I think that one of the most difficult things to do is find a balance between all of the competing priorities that stand before us in a day. There are many amazing people out there offering to teach us their tactics for high performance, productivity and time management, but I find the more I look at them, the more confused I become.

Throughout this past year, I have really had to challenge myself to let go of old beliefs in order to become more productive. The things I have learned have actually not come from others, but instead, have come from listening to myself. One of my mentors said that we should let go of menial tasks, hire someone to do the shopping and laundry for instance. Doing this would open the day for more productive endeavors. When I thought about it, I did think, yes, it would be nice to delegate these things some of the time. However, for me, doing laundry is self-care. I take time to fold my laundry and just be in that moment, perhaps with music or my own thoughts. It is meditative. So, giving that up would not be healthy for me.

I challenge you to think carefully about what you really love about your life, what makes you feel alive and makes you want to get up in the morning. On the flip side, what could you let go of? What does not get you excited? What do you do because you think you should, or someone else thinks you should?

I imagine we can all find things that we could put on these lists and become more effective by doing so.
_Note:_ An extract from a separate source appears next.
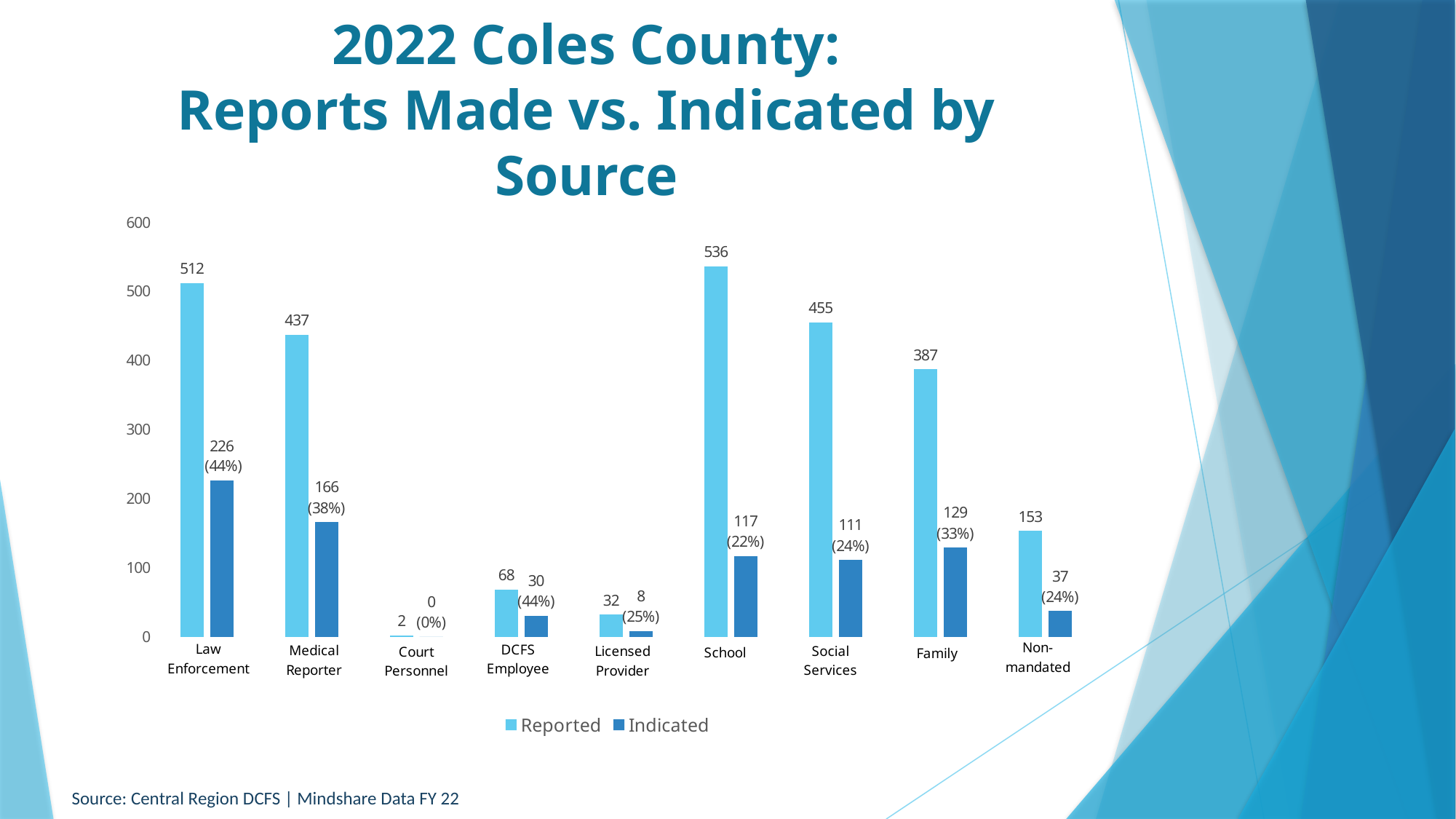
Which category has the highest Reported value? School What is the Indicated value for Law Enforcement? 226 What is the difference between the Reported and Indicated values for Medical Reporter? 271 Is the Indicated value for School greater or less than 100? greater How many series does the legend list? 2 Which is larger, the Reported value for Social Services or the Reported value for Family? Social Services What is the Reported value for School? 536 What is the Reported value for Non-mandated? 153 Which category has the lowest Indicated value? Court Personnel What kind of chart is shown on the slide? Bar chart How many source categories are shown on the x axis? 9 What percentage is shown next to the Indicated value for Family? 33%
By doing this exercise myself, I am finding a better rhythm.

I do like to feel as if I am going a million miles an hour one day and then completely ineffective the next day. Ineffectiveness for me comes from feeling overwhelmed by the things I should be doing, but I am not good at and therefore ignore. There are definitely things that I could delegate and as I started to identify them, real change began for me. What I really need to get done (things I do not like doing or am simply not good at), I will delegate, and then apply THAT time to something that I AM good at and creates benefits down the line.
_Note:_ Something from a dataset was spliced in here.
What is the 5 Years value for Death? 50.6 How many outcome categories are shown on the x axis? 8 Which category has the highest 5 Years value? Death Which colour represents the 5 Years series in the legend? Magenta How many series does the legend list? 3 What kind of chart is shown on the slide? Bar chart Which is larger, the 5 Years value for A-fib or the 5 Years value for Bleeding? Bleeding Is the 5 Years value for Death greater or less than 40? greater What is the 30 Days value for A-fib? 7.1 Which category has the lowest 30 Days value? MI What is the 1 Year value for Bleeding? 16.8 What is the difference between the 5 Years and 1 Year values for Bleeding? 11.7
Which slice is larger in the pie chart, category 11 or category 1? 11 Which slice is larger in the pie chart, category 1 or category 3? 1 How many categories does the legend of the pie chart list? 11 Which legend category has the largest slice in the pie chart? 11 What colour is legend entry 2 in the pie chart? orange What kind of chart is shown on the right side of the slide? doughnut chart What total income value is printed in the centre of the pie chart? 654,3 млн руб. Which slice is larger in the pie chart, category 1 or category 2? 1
What things are on your to-do list that you could delegate to someone else?
If you did, what would you spend your time on? When you look at things this way, does it give you the push you need to reorganize your time?
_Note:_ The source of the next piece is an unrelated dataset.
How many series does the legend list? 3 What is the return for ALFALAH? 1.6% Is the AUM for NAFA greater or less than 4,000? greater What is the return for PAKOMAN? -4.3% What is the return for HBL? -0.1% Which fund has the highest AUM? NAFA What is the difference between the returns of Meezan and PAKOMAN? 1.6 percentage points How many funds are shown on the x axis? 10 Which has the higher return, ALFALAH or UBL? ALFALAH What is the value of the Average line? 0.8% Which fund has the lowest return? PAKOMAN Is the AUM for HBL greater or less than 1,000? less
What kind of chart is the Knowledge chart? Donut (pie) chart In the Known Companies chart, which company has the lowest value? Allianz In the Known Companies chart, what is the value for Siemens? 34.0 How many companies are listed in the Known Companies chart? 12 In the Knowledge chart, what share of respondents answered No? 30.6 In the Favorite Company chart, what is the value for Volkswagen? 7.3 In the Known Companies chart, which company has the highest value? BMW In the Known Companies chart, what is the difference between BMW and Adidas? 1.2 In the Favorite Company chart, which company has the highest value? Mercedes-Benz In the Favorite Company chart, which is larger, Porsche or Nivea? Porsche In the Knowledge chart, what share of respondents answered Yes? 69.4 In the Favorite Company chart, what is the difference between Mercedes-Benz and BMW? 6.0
I believe it is really about what strengths you have, not about anyone else’s program. The challenge is to start to create your own program, your own rhythm. The awesome thing is that there are a lot of great people out there willing to share their ideas and just get you thinking about options. But! If one program does not work for you that is ok. Keep looking, be curious and create the best strategy for your happiest life, one day at a time.

I hope these ideas benefit you in some way.